What is being asked
Filter out all lines without the word "site" from the data below, please, and copy the rest.

Data excerpts
-------------------------

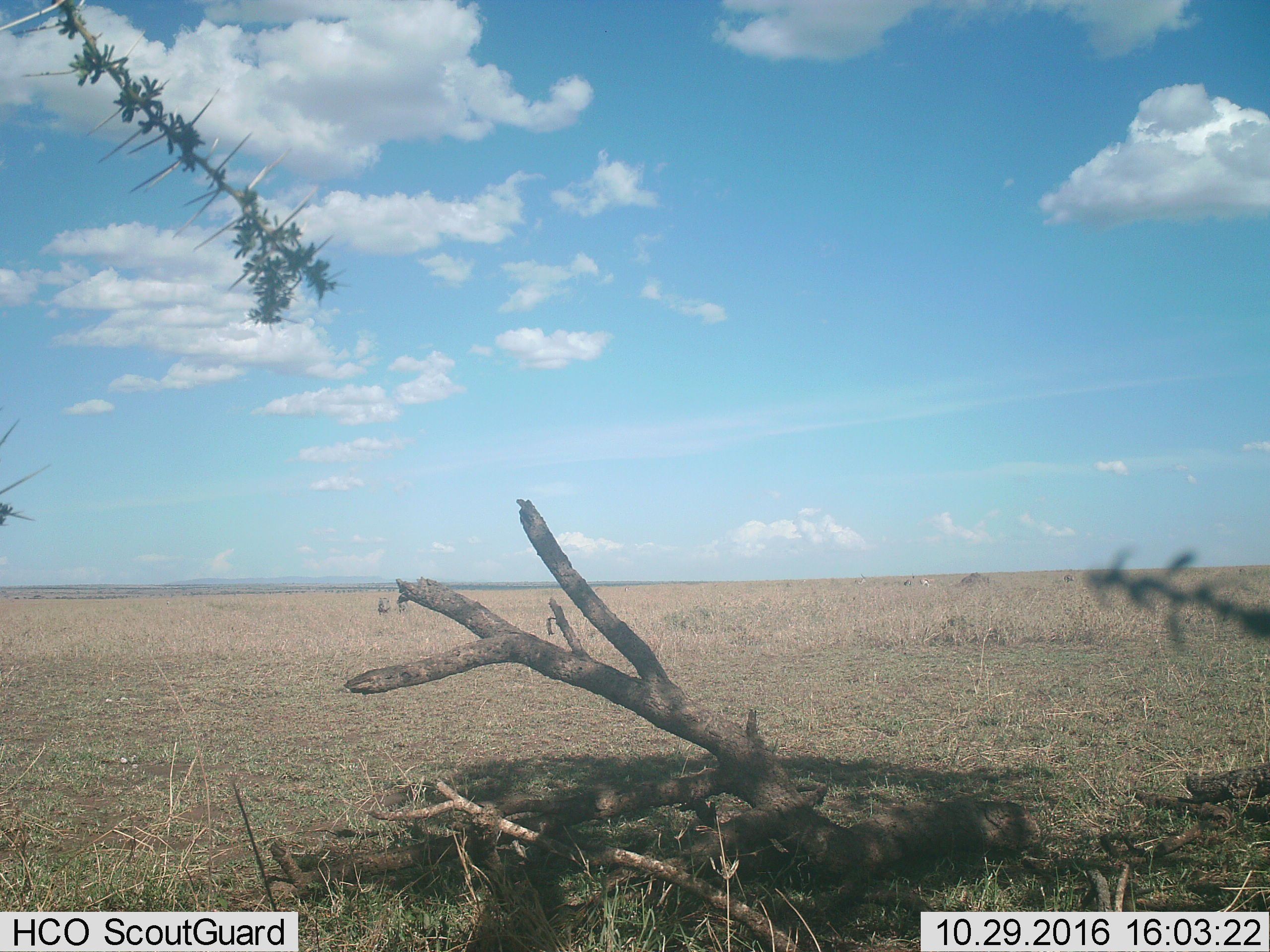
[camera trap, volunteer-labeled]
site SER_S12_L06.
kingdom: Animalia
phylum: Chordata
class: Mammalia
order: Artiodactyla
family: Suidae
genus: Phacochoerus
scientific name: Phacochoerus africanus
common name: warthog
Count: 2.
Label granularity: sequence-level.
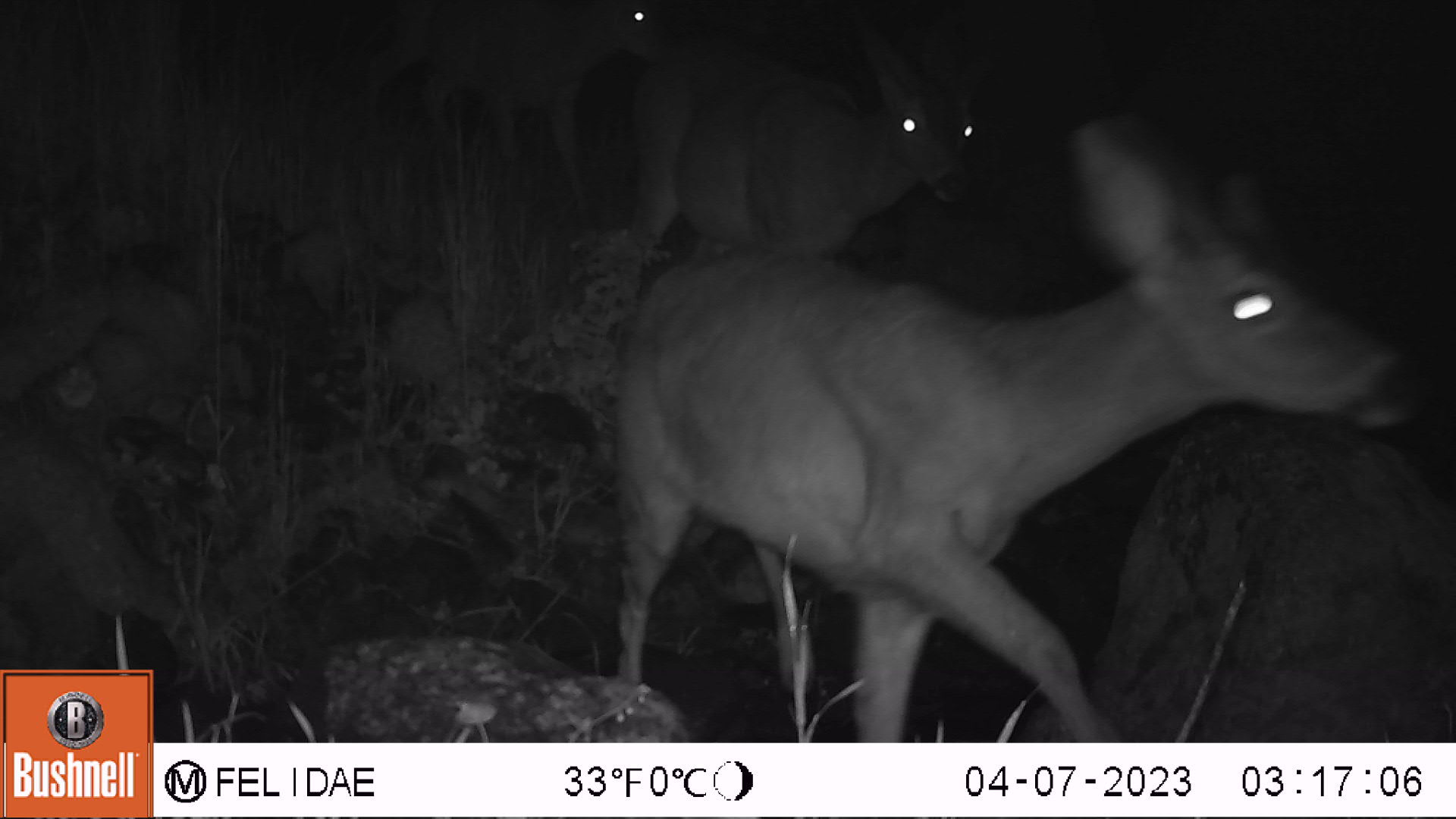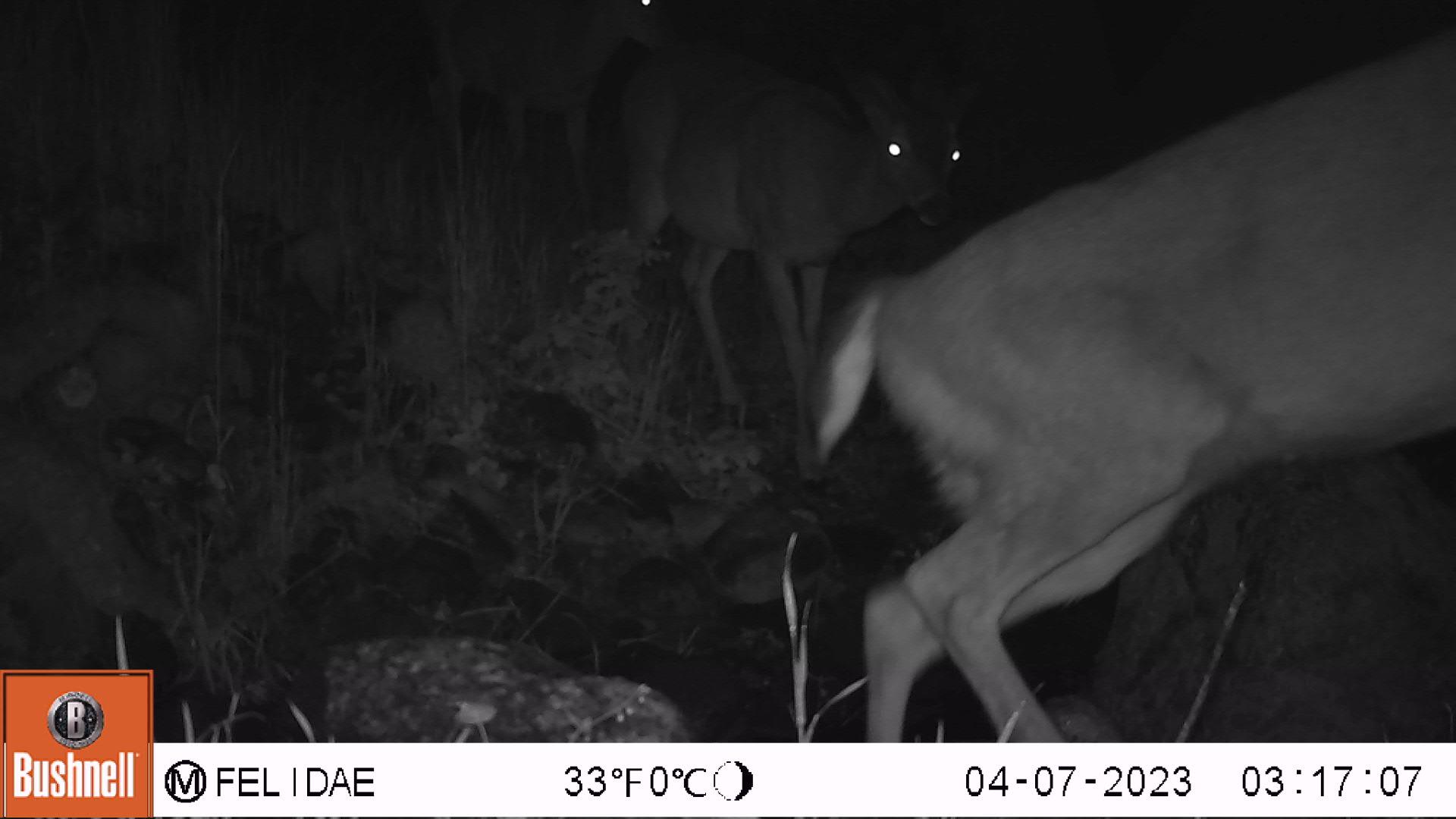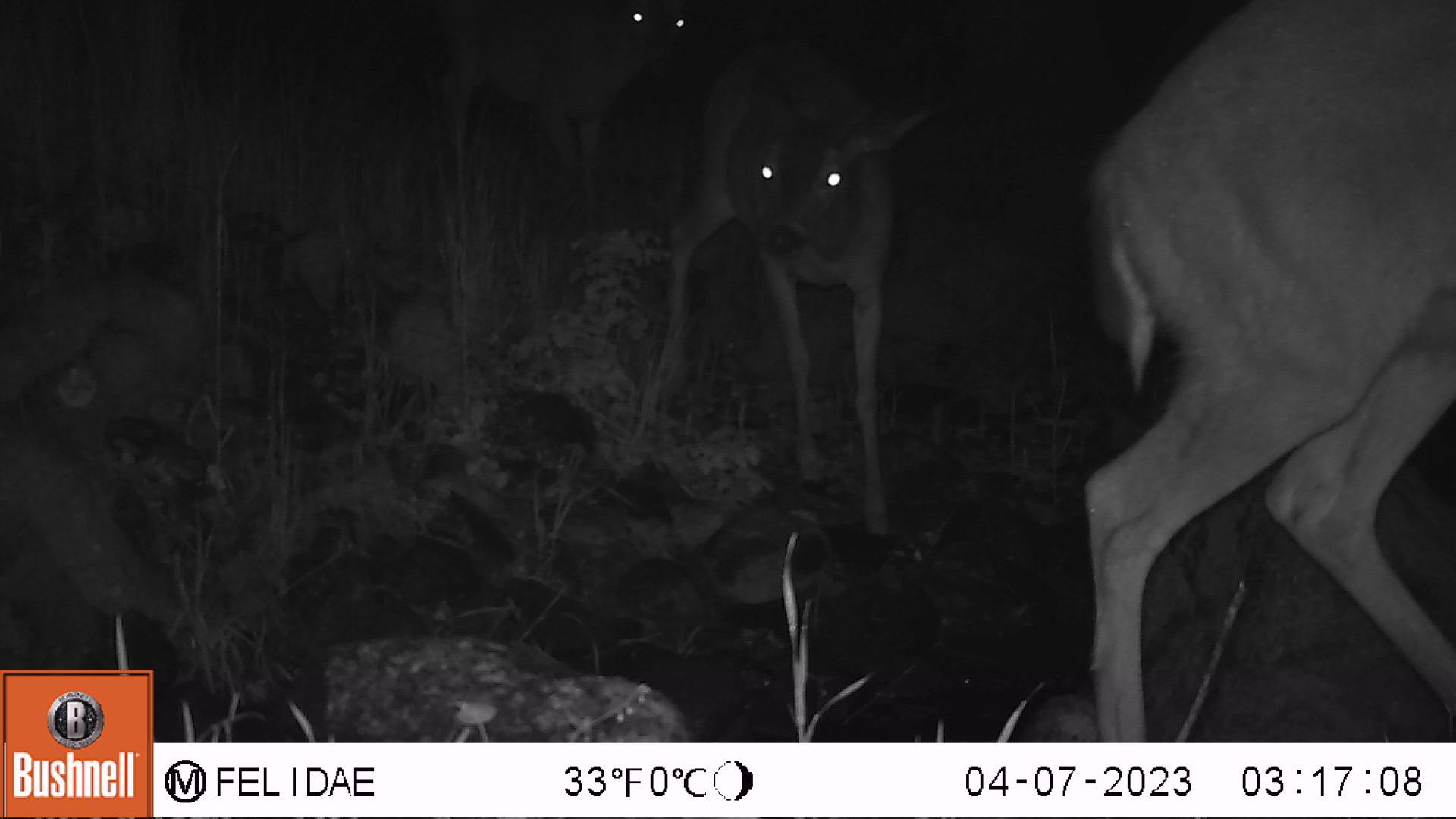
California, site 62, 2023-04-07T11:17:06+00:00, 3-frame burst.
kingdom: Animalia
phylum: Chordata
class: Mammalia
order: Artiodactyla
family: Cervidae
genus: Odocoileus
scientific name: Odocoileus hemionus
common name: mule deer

-------------------------

Solution for this problem
site SER_S12_L06.
California, site 62, 2023-04-07T11:17:06+00:00, 3-frame burst.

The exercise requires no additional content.